Set in dramatic mountain scenery, he called Malki a small village of the usual plain-looking Kamchadal type, with small wooden houses covered with grass, located on the left bank of the Bystroy river.
The location was poor, and the river that ran through the village flooded it in the spring.
The rapid and powerful Bystraya River threatened to wash away the island on which the western part of Malka was located.
There had been a failure of fish income the previous year, and as a result 75% of the sled dogs and almost 50% of the livestock had died.

The primary school in 1924 was a small thatched building, poorly built.
Nearby was a good, spacious log house with an iron roof, started as a post office but never finished.
The people of Malka obtained the building for the school, but were unable to finish construction.
The openings for the windows and doors remained empty.
The state decreed universal compulsory education in 1930.
In 1944 there were 16 students in the Malka school.

Construction of collective farms in Kamchatka Krai began in 1929 and continued for the next three years.
It did not go well, due to poor leadership and coordination.
Malka was among the last where a collective farm was formed, the "May 1 Farm", established in 1932.
By 1 January 1939 the farm had 13 families, with a total of 52 people.
There were 15 able-bodied men, 10 women and 25 laborers.
Farmland included 2 ha of arable land, 8 ha of vegetable plots and 70 ha of meadows.
V.I. Semenov described Malka at the end of the 1960s as a tiny village of several rickety little houses that were blackened by time.

Malka was part of the Milkovo District, but communication with Milokovo was difficult, since it was 200 km away.
A highway built from Petropavlovsk towards the village of Nachiki improved communications, and on 5 September 1944 Milka and Nachiki were transferred to the administrative region of the city of Petropavlovsk-Kamchatsky.
On 12 February 1956 a general meeting of citizens was attended by 64 of the 72 adults who lived in the village.
It was decided to abolish the Malkinsky Village Council and make Malka part of the Nachikinsky Village Council.
In the early 1970s, the main Kamchatka road connected Petropavlovsk-Kamchatsky, first with the district center of Milkovo, and then with Atlasovo and the Ust-Kamchatsky District.
Most of the road runs between the Eastern and Sredinny (or Middle) ranges.
It crosses many rivers and streams along its length.
In the 1980s there was a canteen in Malka to serve travelers and long-distance truck drivers transporting lumber from Atlasovo.

==The village today==

As of 2002 the population was 59, or whom 83% were Russians.
The people of the village today are Kamchadals, Atlasovs, Panovs, Permyakovs, Durynins and Abakumovs.
Residents of Kamchatka and tourists mainly come to Malka for the hot springs and the mineral water.
The springs are in the Klyuchevke river valley, 4 km from the Petropavlovsk-Milka road.
The temperature of the water at the outlet reaches 84 C.
As well as the mineral springs there is a fish breeding plant, which employs a few of the local people.

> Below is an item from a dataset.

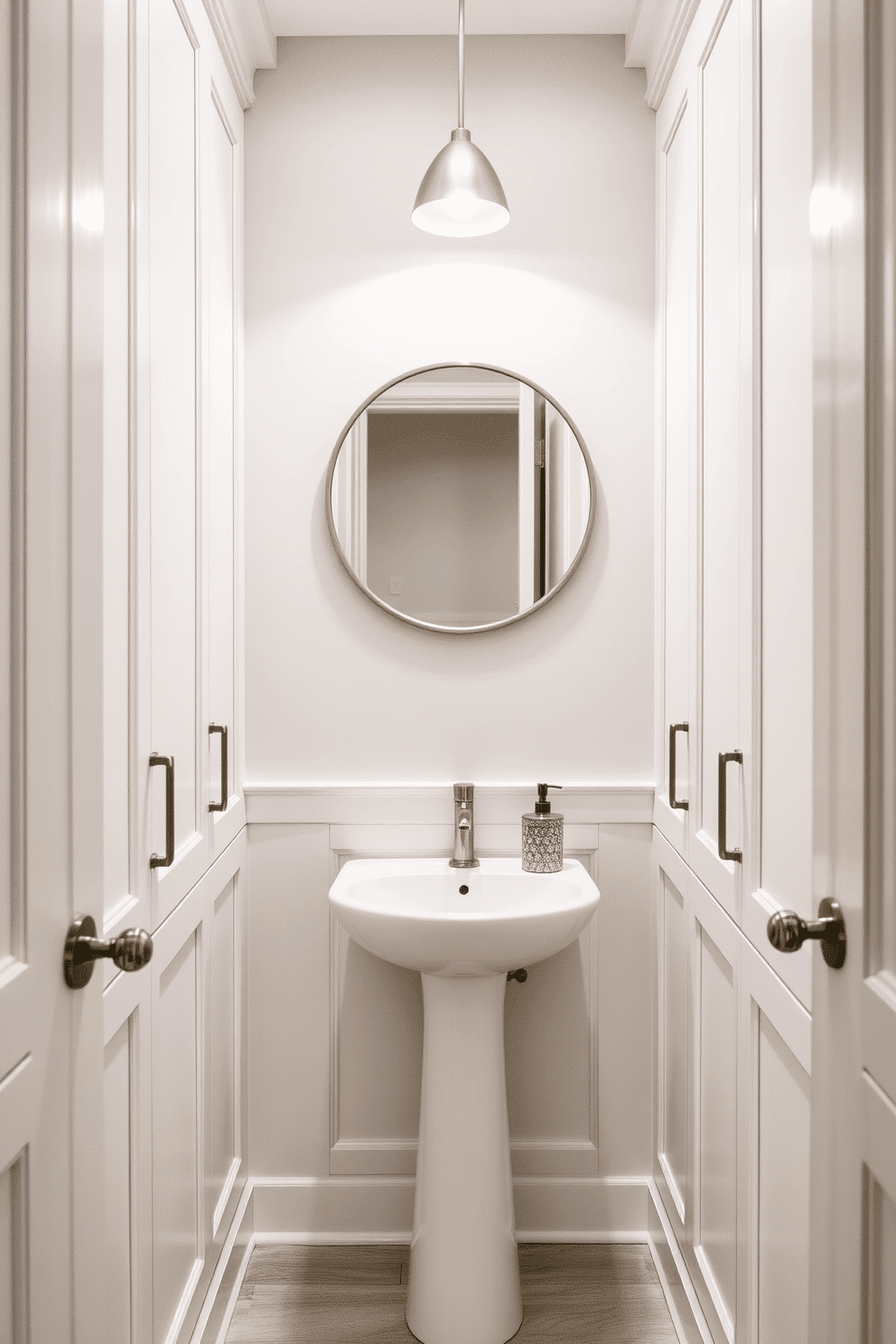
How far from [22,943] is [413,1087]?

The cold mineral spring that supplies the Malkinsky Mineral Water Bottling Plant is on the right bank of the Bystroy river, 1.5 km above the village of Stary Malki.
The water temperature is 5.6 C.
The CJSC "Malkinskoe" bottled water plant was founded in 1998 to exploit the Malkinskoe carbon dioxide mineral water.
Products include medicinal mineral water, regular mineral water and various soft drinks, and are sold in most Far Eastern centers.
The company is actively looking for customers in Central Russia and in Asia-Pacific, including Japan, Vietnam and South Korea.